Gpr176-flox Mouse

Gpr176, a member of the G-protein-coupled receptor superfamily, responds to external stimuli. It can couple to the G-protein subclass Gz (or Gx), participate in reducing cAMP production, and is involved in pathways like cAMP/PKA signaling [1,4]. Gpr176 has significant biological importance in processes such as circadian rhythm regulation in the suprachiasmatic nucleus (SCN) and is also associated with various diseases [3,4]. Genetic mouse models have been crucial for studying its functions.

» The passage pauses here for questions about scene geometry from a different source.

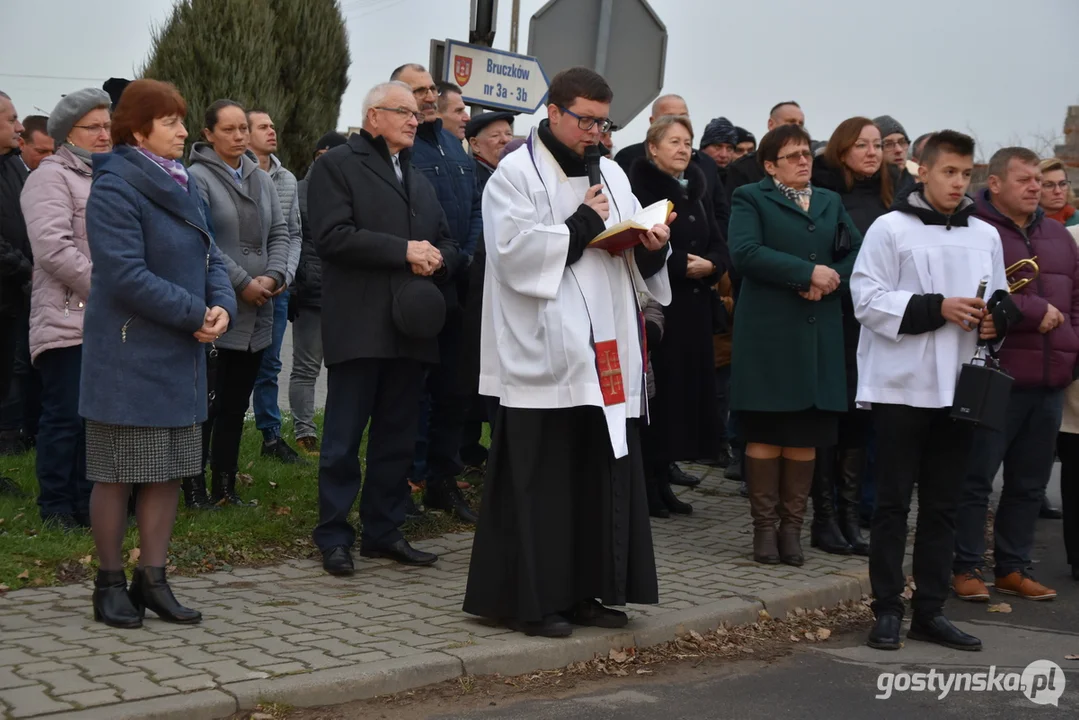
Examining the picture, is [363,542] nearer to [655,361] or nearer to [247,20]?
[655,361]

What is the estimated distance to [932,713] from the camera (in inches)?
199

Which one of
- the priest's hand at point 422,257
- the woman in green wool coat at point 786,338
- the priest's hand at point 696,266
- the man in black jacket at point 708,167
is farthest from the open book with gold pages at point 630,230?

In cancer, Gpr176-deficiency in genetic mouse models of colorectal cancer demonstrated its role in promoting cancer progression. Gpr176 activates the cAMP/PKA signaling pathway, modulates mitophagy via the GNAS-cAMP/PKA/BNIP3L axis, and promotes tumorigenesis and development of CRC [1]. In organ fibrosis, Gpr176-knockdown in mouse models showed its profibrotic role. In liver fibrosis models (carbon tetrachloride and common bile duct ligation), Gpr176-knockout mice developed less severe fibrosis, suggesting that Gpr176 in hepatic stellate cells is involved in fibrogenesis [2].

In conclusion, Gpr176 plays essential roles in regulating circadian rhythms and has significant impacts on cancer progression and organ fibrosis. Gene-knockout mouse models have been instrumental in uncovering these functions, providing insights into its roles in these disease areas.